By the implementation above, it has to pay one time cost at the loading
time. However, it should not be much different from Java standard
resource types (loading a ResourceBundle class also creates Java Objects
from bytecode.)
7. Resource accessor method for mutable resource types in ICU4J
UResourceBundle
UResourceBundle has some methods returning mutable Java types below -
public ByteBuffer getBinary()
public byte[] getBinary(byte[] ba)
public int[] getIntVector()
public String[] getStringArray()
Technically, resources are read-only and should not be modifiable. So,
with these method signatures, the implementation must create a new array
every time. Even we want to cache a resource object, it should be cloned
when the resource is accessed via these methods. This is actually a
problem of Java language (no const array type). I think we should add
read-only array wrapper type (and read-only ByteBuffer for the first one)
and use these types.
In addition to this, I think "public byte[] getBinary(byte[] ba)" does not
make sense. Even you provide fillin arg - byte[] ba, it cannot be used if
the size of bytes does not match the given byte[]. I think it was ported
from C, which takes length for input/output arg.

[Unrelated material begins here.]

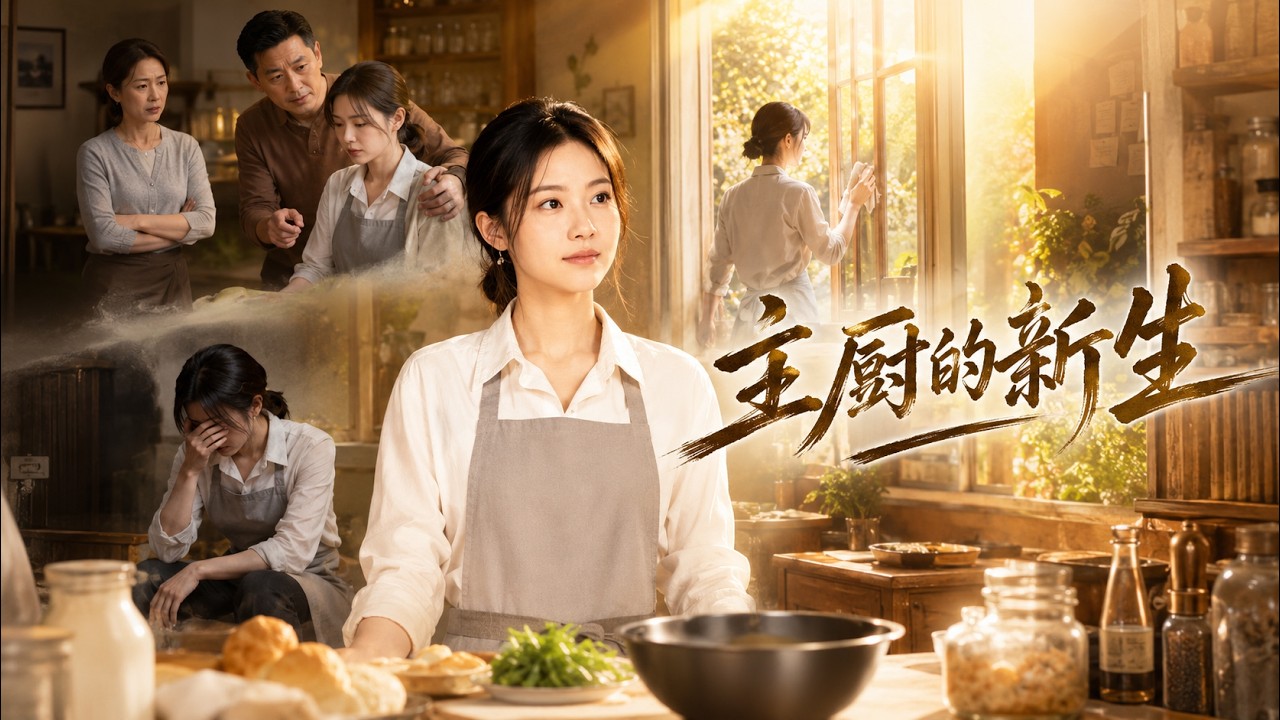 主廚的新生：落魄天才的逆襲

8. Bad APIs in ICU4J UResourceBundle
This is actually my fault. Just before Ram left the proejct, he was
working on moving some internal APIs (ICUResourceBundle) to public
(UResourceBundle). He forgot to assign some API status comments and I
added them without understanding the entire picture. Now I think I should
not have made following APIs public (I meant - public APIs, the signature
is actually "protected"). These APIs takes HashMap as an argument to
avoid cyclic references caused by invalid ALIAS, which is really our
internal implementation.
protected UResourceBundle handleGet(String aKey,
HashMap table,
UResourceBundle requested)
protected UResourceBundle handleGet(int index,
HashMap table,
UResourceBundle requested)